No dia 10, a associação convidou o analista ambiental do Centro Nacional de Pesquisa e Conservação de Peixes Continentais (Cepta), vinculado ao Instituto Chico Mendes de Conservação da Biodiversidade (ICMBio) e ao Ministério do Meio Ambiente, Valtair de Souza, para dar uma palestra sobre “Estrutura Federal de Meio Ambiente no Brasil”.
O Cepta está localizado em Pirassununga/SP e tem como finalidade a execução de ações voltadas à conservação e preservação de peixes continentais, gerar, sistematizar e disponibilizar informações para a gestão da biodiversidade, manutenção dos ecossistemas aquáticos continentais, realizar pesquisas científicas, desenvolver tecnologias e difundir informações. 

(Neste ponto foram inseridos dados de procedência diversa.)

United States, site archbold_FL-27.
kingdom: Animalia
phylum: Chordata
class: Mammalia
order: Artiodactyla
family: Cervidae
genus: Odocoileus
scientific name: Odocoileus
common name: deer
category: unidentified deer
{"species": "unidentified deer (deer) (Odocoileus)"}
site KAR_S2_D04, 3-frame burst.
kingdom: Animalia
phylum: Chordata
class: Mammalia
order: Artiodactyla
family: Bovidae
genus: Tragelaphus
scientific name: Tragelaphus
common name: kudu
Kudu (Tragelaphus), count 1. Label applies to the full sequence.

Valtair também abordar um pouco sobre o PAN (Plano de Ação Nacional) que tem como objetivo recuperar as espécies aquáticas ameaçadas de extinção. Existem inúmeros Planos de Ação Nacional para a conservação de espécies ameaçadas de extinção ou do patrimônio espeleológico. O PAN é uma política pública, pactuada com a sociedade, que identifica e orienta ações prioritárias para combater as ameaças que põem em risco populações de espécies, os ambientes naturais e assim protegê-los.
O evento foi aberto ao público e foi realizado na sede da Aehda (Associação de Educação do Homem de Amanhã) de Araras.  

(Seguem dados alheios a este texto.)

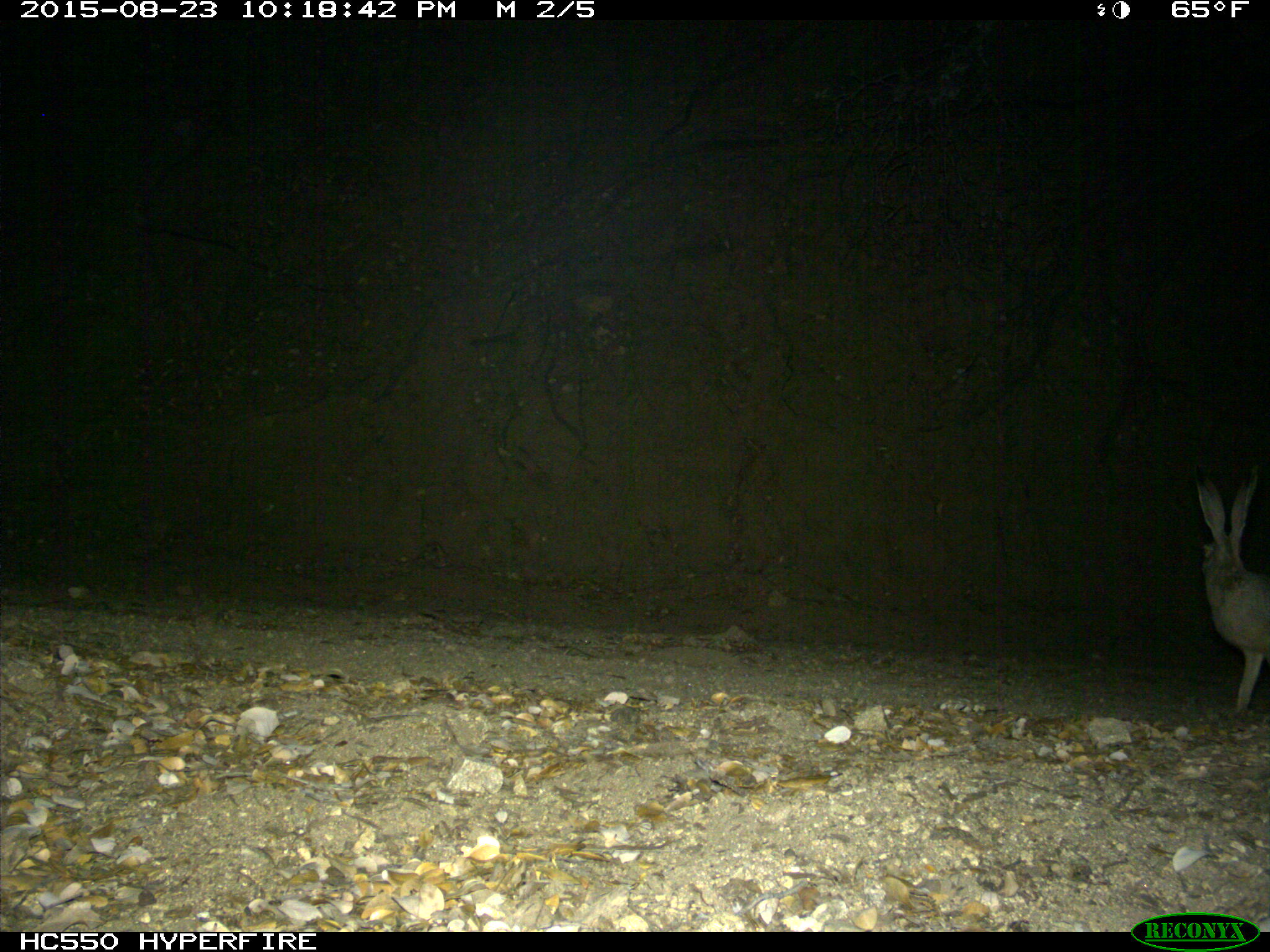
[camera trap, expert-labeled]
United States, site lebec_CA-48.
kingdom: Animalia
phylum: Chordata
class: Mammalia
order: Lagomorpha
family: Leporidae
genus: Lepus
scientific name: Lepus californicus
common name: black-tailed jackrabbit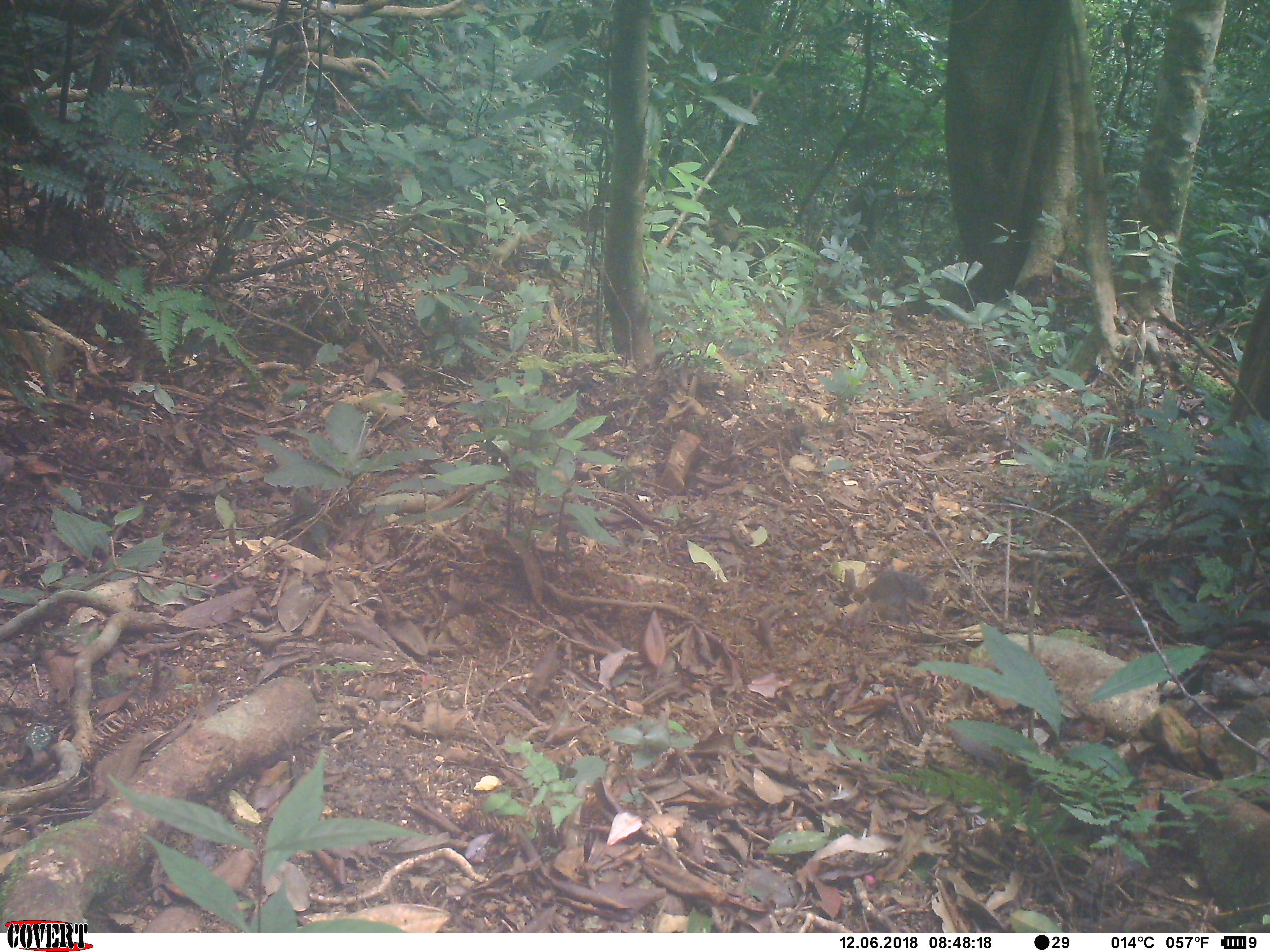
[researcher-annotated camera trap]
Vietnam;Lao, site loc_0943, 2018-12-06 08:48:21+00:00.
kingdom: Animalia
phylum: Chordata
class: Mammalia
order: Rodentia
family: Sciuridae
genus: Dremomys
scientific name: Dremomys rufigenis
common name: red-cheeked squirrel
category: red cheeked squirrel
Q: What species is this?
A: Red cheeked squirrel (red-cheeked squirrel) (Dremomys rufigenis).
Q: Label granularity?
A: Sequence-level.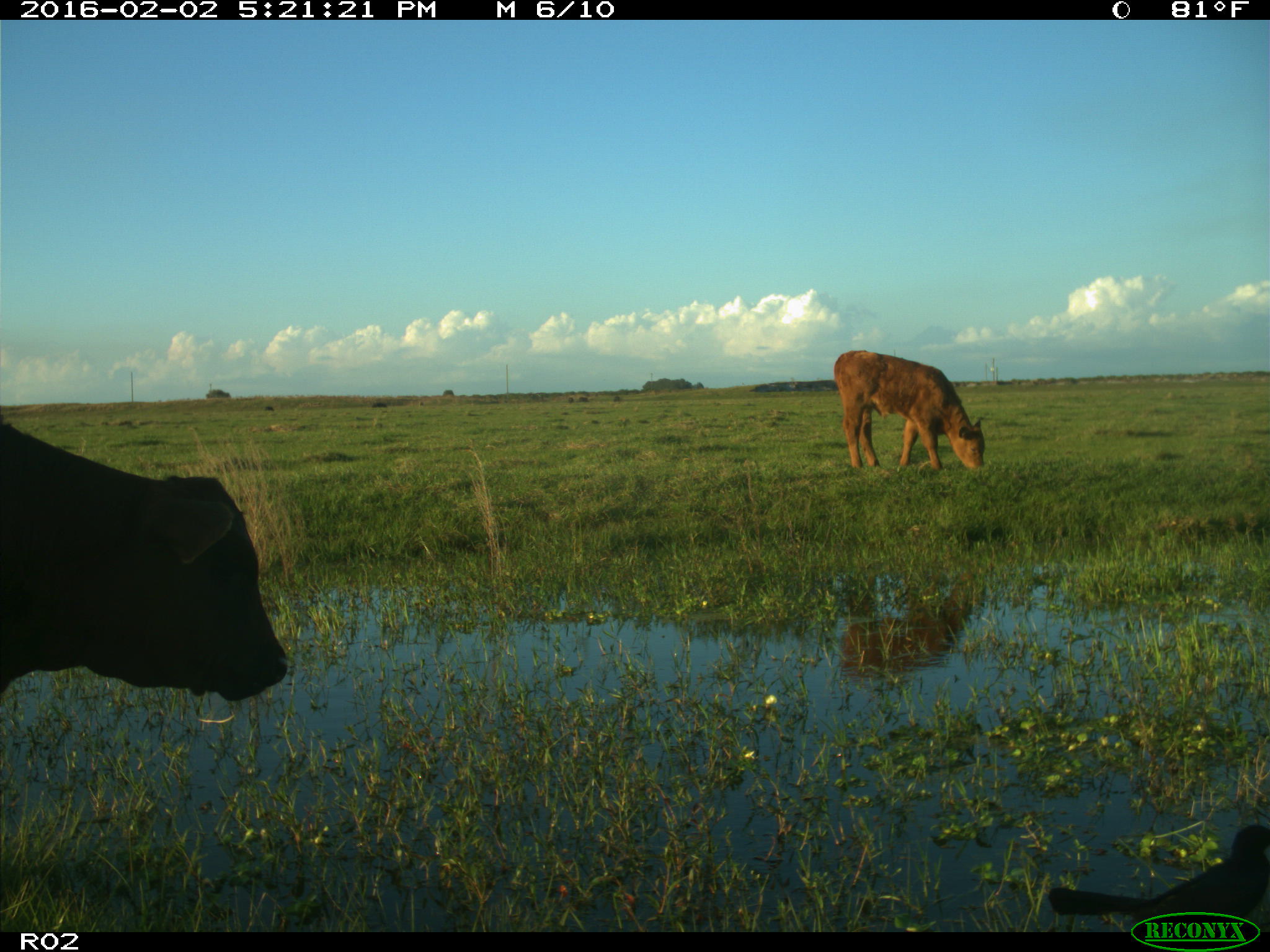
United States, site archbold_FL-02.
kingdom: Animalia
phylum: Chordata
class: Mammalia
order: Artiodactyla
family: Bovidae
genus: Bos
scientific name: Bos taurus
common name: domestic cow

 No dia 11, a Appa preparou mais duas atividades que aconteceram simultaneamente no período da manhã.  Foi realizado um mutirão de limpeza no Lago Municipal – Parque “Fábio da Silva Prado” e a população, junto com estudantes da ETEC Alberto Feres colaboraram com a atividade que foi um ato simbólico para conscientizar a população a não jogar os resíduos fora das lixeiras.
No mesmo horário aconteceu na Praça Barão de Araras um pedágio de conscientização. Com ajuda dos voluntários, a Appa fez a entrega de sacolinhas de lixo para carros aos motoristas que passavam pelo local. O material foi personalizado e pede que as pessoas cuidem do meio ambiente por meio de um simples ato de não jogar o lixo nas ruas.
A Appa também distribuiu cerca de 200 mudas de espécies frutíferas para a população, fornecidas pelo Centro Ambiental da Aehda (Associação de Educação do Homem de Amanhã de Araras). Além de exibir uma faixa no semáforo para lembrar a todos sobre a responsabilidade de combater a dengue com a frase: “A destinação correta do seu lixo ajuda a combater a dengue. Faça a sua parte!”. A Secretaria de Saúde forneceu panfletos com dicas de como evitar a doença e os criadouros para serem distribuídos durante o pedágio de conscientização.